(TEXTE À LIRE)
################

Sénat : proposition de loi du 8 décembre 2011

Ce que pense le gouvernement des collectionneurs

lundi 12 décembre 2011, par l’IFAL

Lors du passage au Sénat de la proposition de Loi, adoptée en première lecture par l’Assemblée Nationale, le gouvernement avait posé un amendement visant la suppression de la Carte de collectionneur, introduite par la Proposition de loi du Sénateur César.
Devant le tollé, chez les collectionneurs et les Sénateurs, le gouvernement a négocié le retrait de son amendement avec l’UFA. Mais il nous paraît intéressant de se pencher sur les motivations qui accompagnaient cet amendement restrictif. Elles dévoilent les intentions réelles du gouvernement vis-à-vis des détenteurs respectueux des lois d’armes mêmes antiques et obsolètes.

Pour faciliter la lecture nous avons découpé cet amendement en
4 encadrés la suite de chacun nous faisons un commentaire. nous donnons des explications.

« L’article 8 de la proposition de loi a pour objet de créer un statut du collectionneur d’armes.

################

(LISTE DES TÂCHES)
1. D'après le texte sur la carte de collectionneur, pourquoi le gouvernement a-t-il retiré son amendement ? Répondez en une à trois phrases, s'il vous plaît.
2. Poursuivez le texte sur la carte de collectionneur à partir de sa dernière phrase.

################

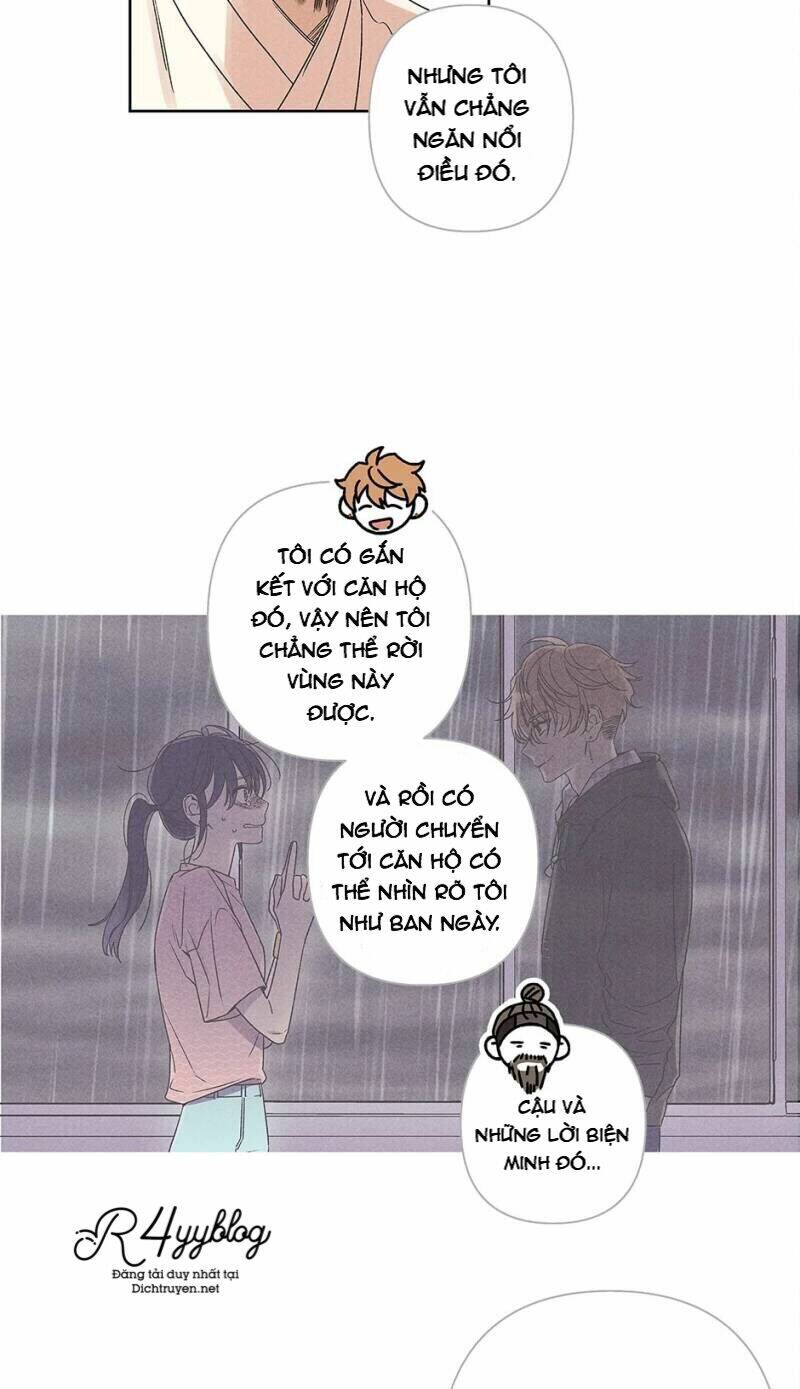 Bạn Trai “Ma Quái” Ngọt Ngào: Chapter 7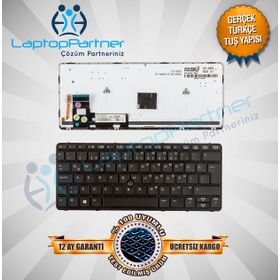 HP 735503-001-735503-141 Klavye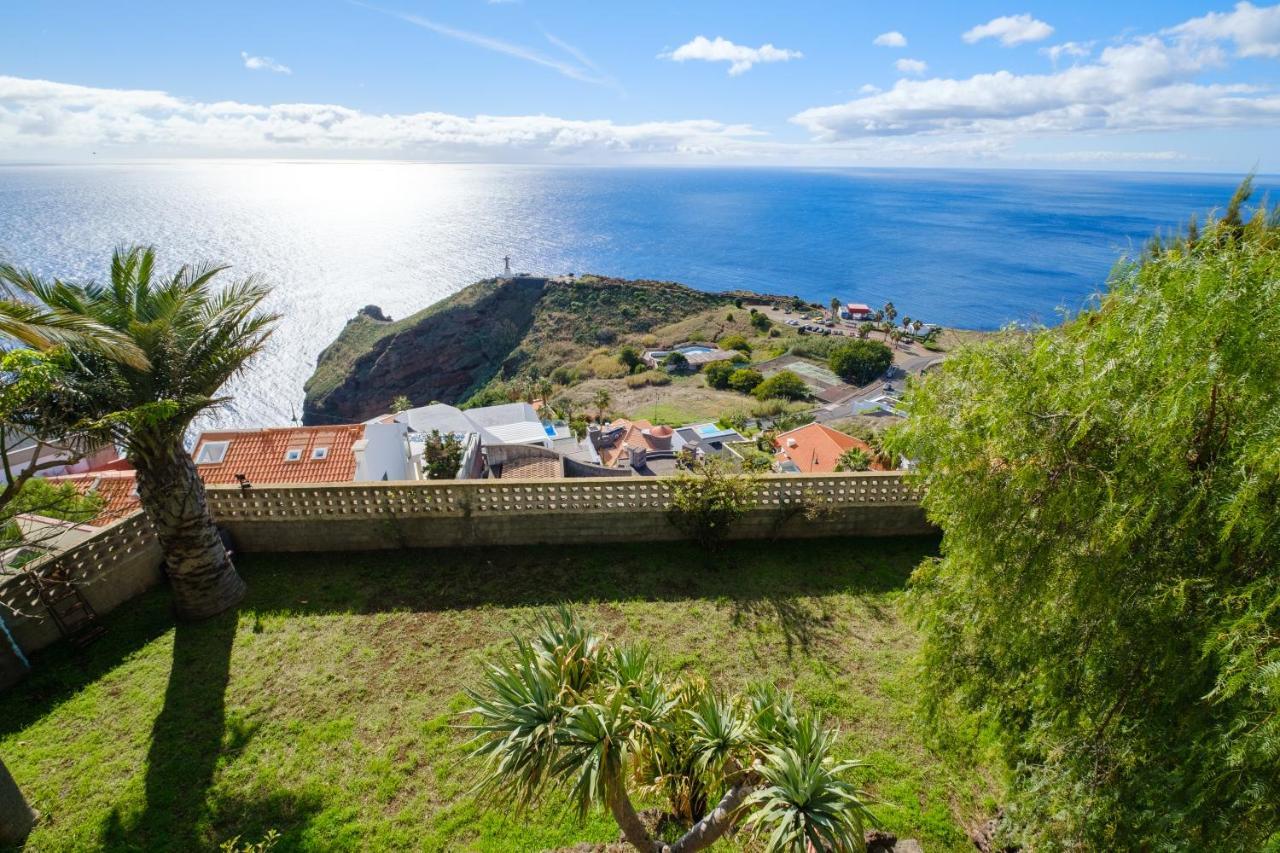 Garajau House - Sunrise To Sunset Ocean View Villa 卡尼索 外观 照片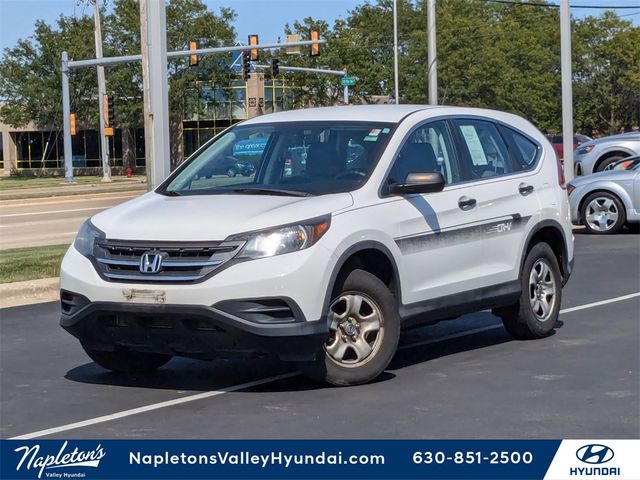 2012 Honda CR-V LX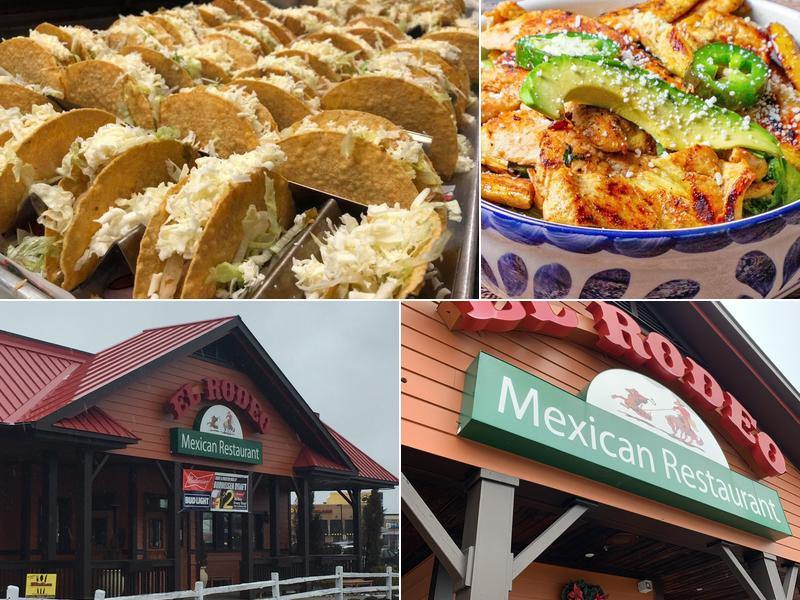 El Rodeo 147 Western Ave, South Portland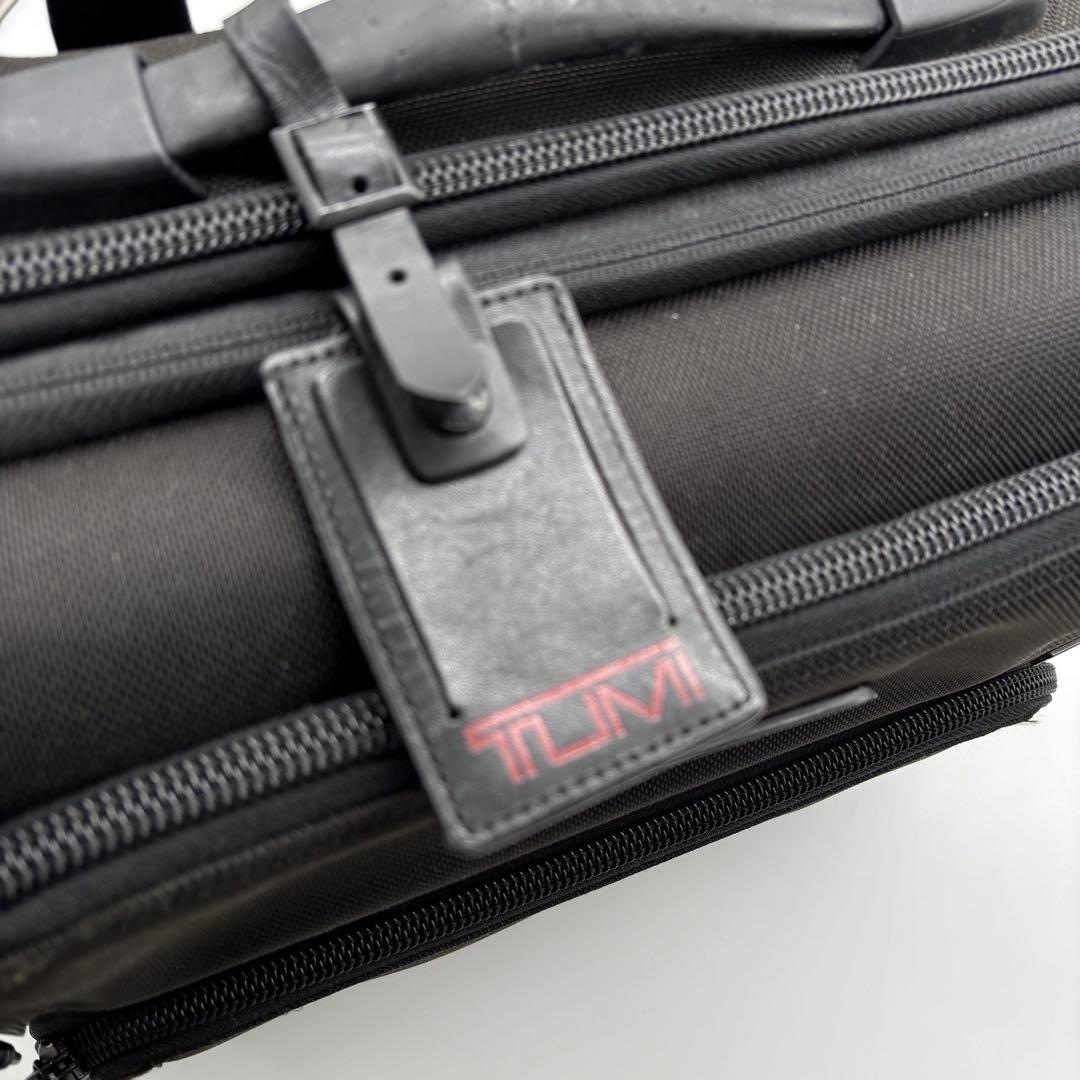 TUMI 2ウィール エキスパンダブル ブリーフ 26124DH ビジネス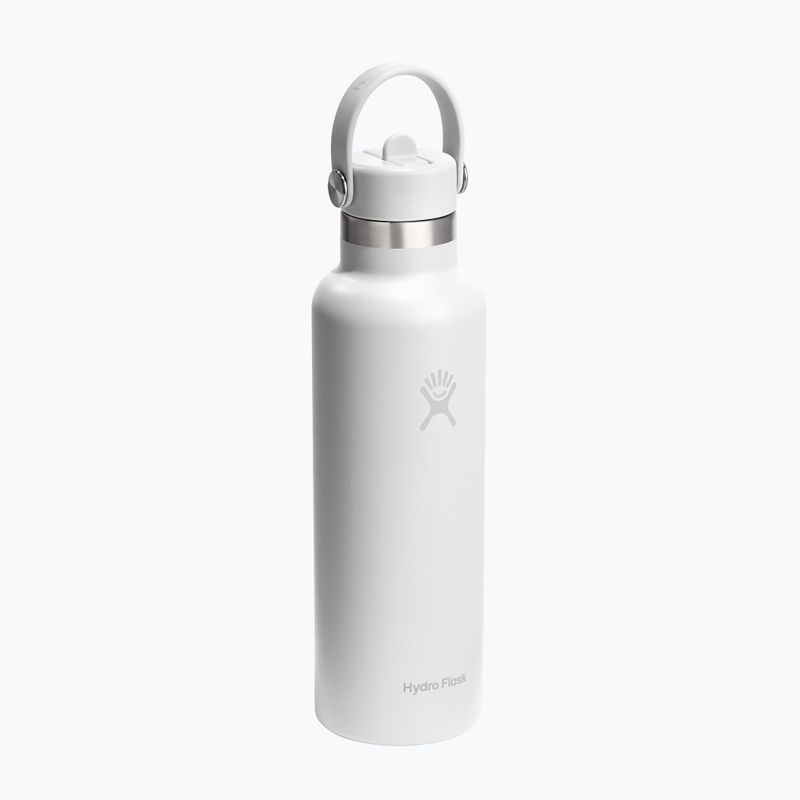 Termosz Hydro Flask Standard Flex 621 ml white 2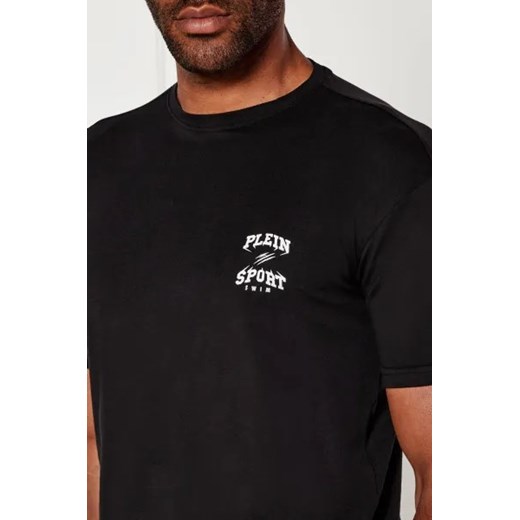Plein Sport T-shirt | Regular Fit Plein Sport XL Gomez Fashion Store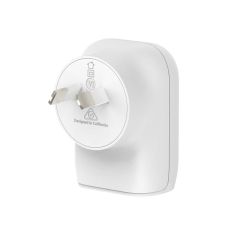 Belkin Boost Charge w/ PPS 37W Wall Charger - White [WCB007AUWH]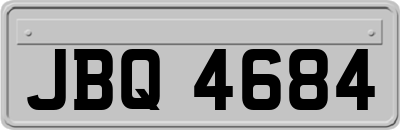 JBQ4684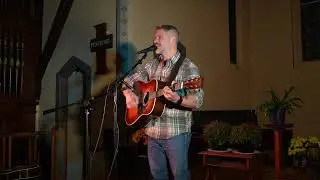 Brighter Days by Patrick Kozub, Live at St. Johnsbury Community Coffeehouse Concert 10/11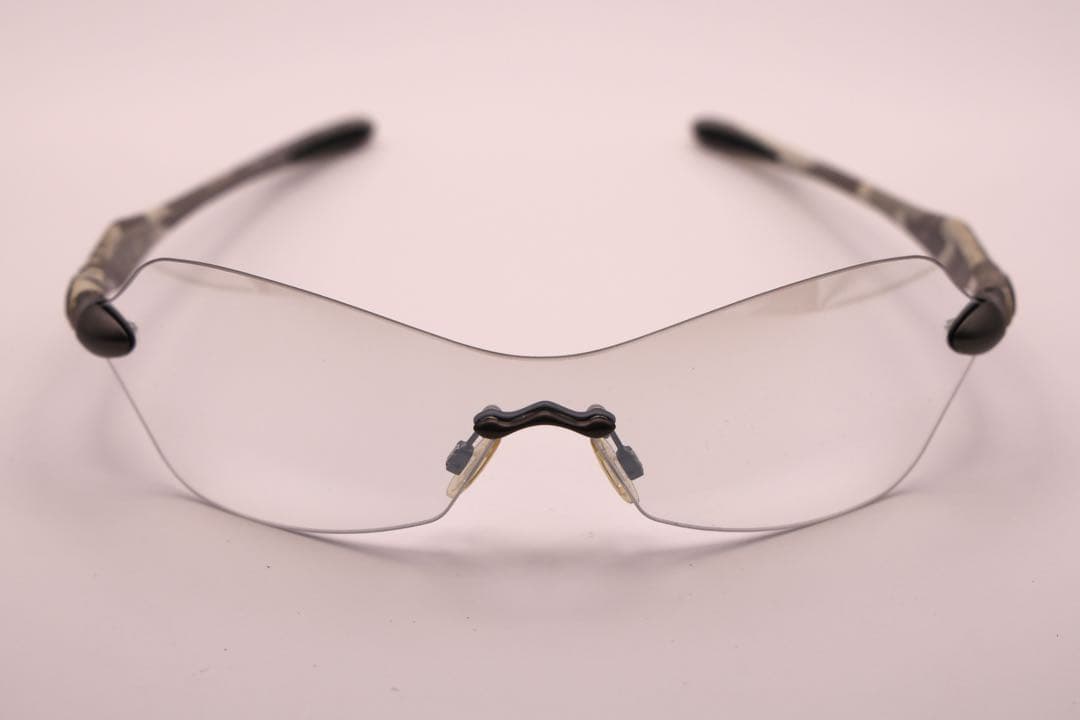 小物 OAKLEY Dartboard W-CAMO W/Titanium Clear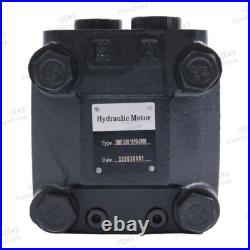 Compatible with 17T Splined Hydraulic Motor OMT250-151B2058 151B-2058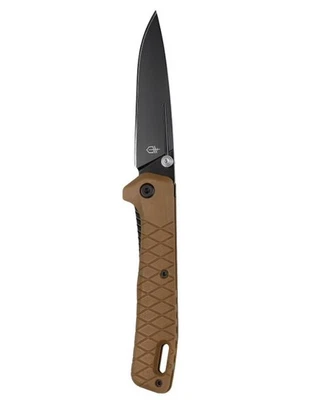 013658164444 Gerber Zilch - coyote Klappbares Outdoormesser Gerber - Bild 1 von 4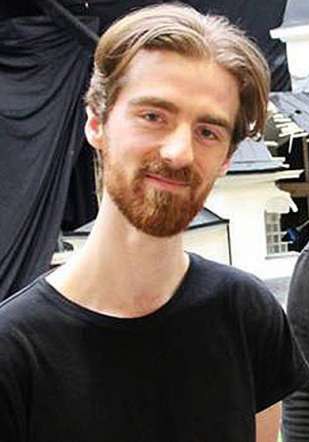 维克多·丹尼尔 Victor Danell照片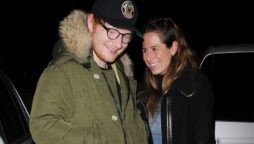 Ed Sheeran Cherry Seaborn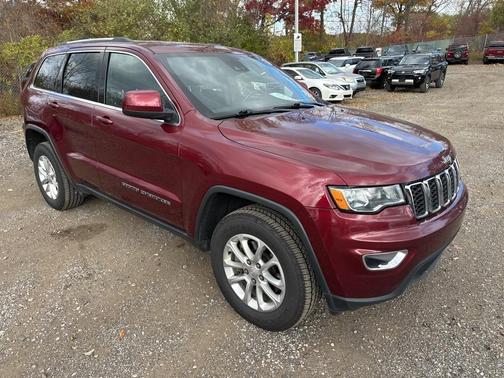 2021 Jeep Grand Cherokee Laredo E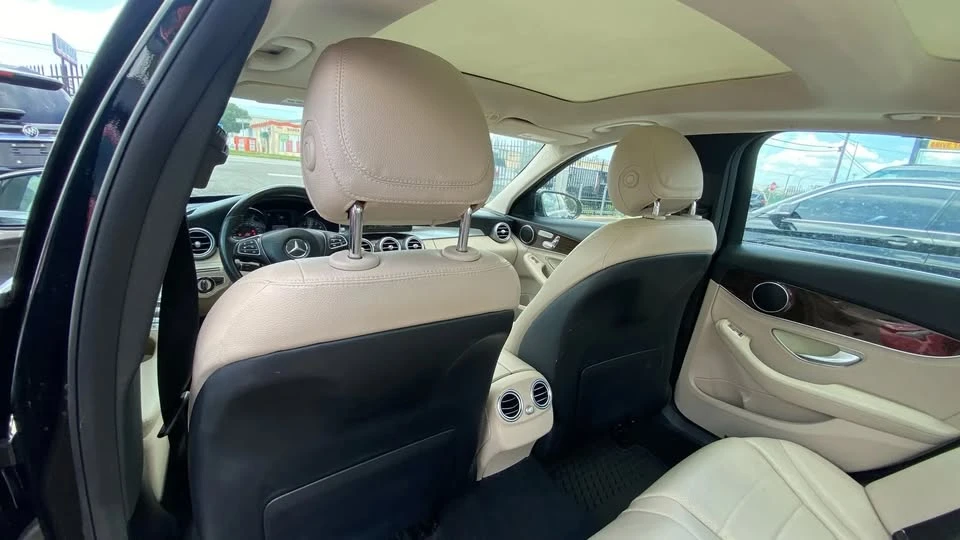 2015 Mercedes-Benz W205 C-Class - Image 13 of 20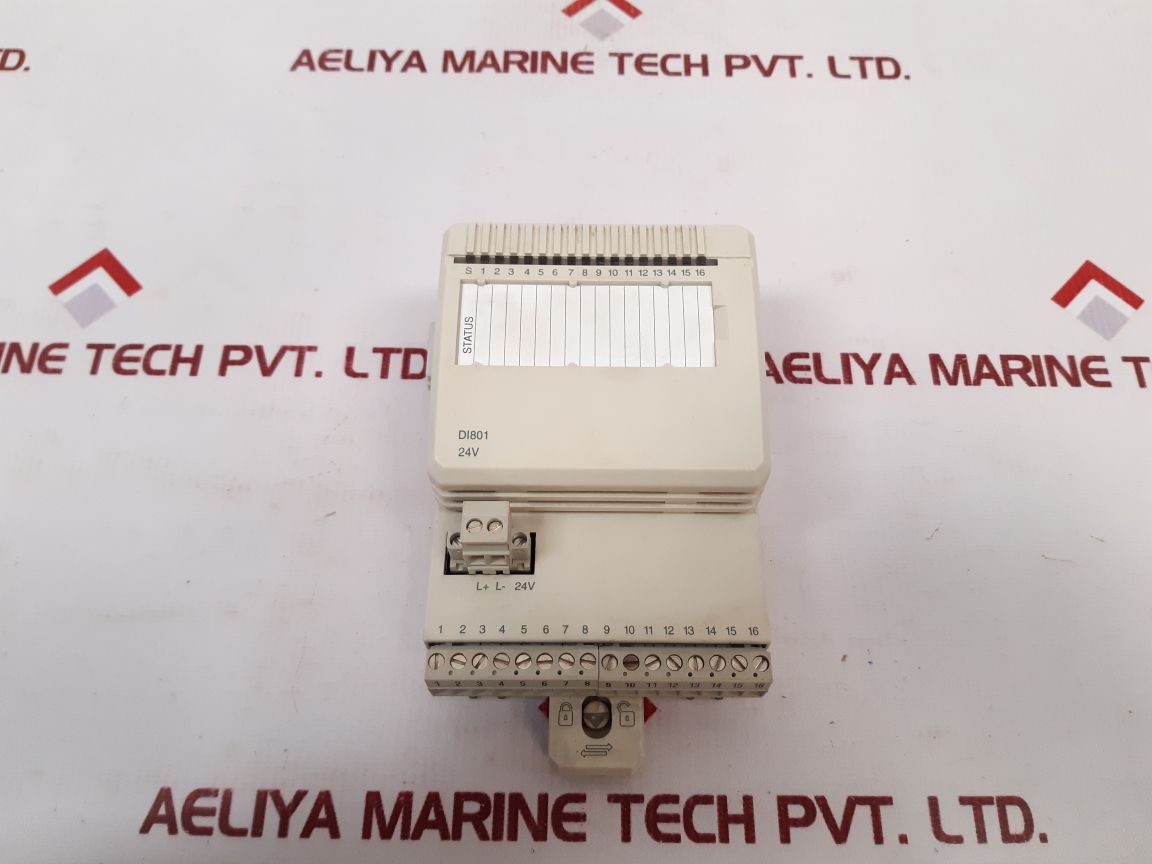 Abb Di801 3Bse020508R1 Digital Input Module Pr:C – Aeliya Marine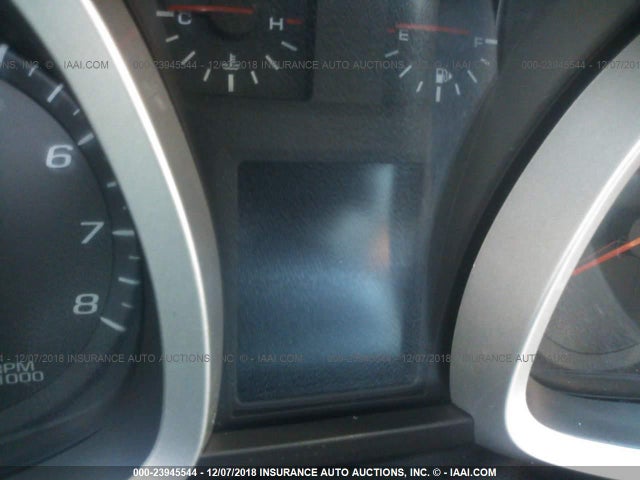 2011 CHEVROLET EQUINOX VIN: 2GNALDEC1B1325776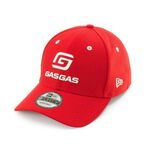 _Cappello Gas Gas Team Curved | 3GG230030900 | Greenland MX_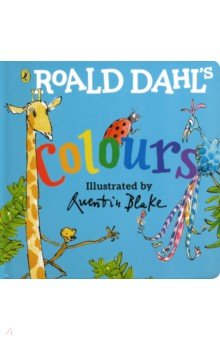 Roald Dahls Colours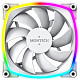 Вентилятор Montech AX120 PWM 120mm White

################

(VOS RÉPONSES ÉCRITES)
1. Le gouvernement a retiré son amendement, qui visait à supprimer la carte de collectionneur, à cause du tollé qu'il avait provoqué chez les collectionneurs et chez les sénateurs. Il a négocié ce retrait avec l'UFA.

2.
Cette disposition instituerait pour la première fois un «  droit à détention d’armes » pour une nouvelle catégorie de personnes : les collectionneurs. Elle permettrait à des personnes qui ne sont actuellement pas titulaires d’un permis de chasser ou d’une licence de tir de pouvoir détenir des armes soumises à déclaration au motif de la collection, dès lors qu’elles ont l’agrément préfectoral, matérialisé par la carte du collectionneur d’armes. »

Le droit de détenir et d’utiliser des armes est un acquis de la Révolution. Il a été jugé si évident « de par sa nature » que les rédacteurs de la Déclaration des Droits de l’Homme et du Citoyen de 1789 ont estimé superfétatoire de l’inscrire expressément dans ce texte fondateur. Voir article.

Ils l’ont qualifié lors des débats publics de la séance de l’Assemblée nationale du mardi 18 août 1789, comme l’un des principaux garants de la liberté politique et civile ; que nulle autre institution ne peut le suppléer. Ce n’est donc aucunement de l’institution d’un « droit à détenir des armes » qu’il s’agit, celui-ci ayant déjà été affirmé par l’Assemblée nationale il y a plus de deux siècles.

En France, les armes longues, sauf celles automatiques ou de calibres militaires ont été longtemps entièrement libres à l’acquisition et à la détention, le tout sans aucune formalité.

Si l’enregistrement des armes de chasse rayées a été imposé par de la directive du 18 juin 1991, rien dans ce texte n’impose les restrictions d’acquisition introduites à partir du décret de 1998, comme aucun texte supranational conditionne la possession d’un permis de chasse ou d’une licence pour les détenir.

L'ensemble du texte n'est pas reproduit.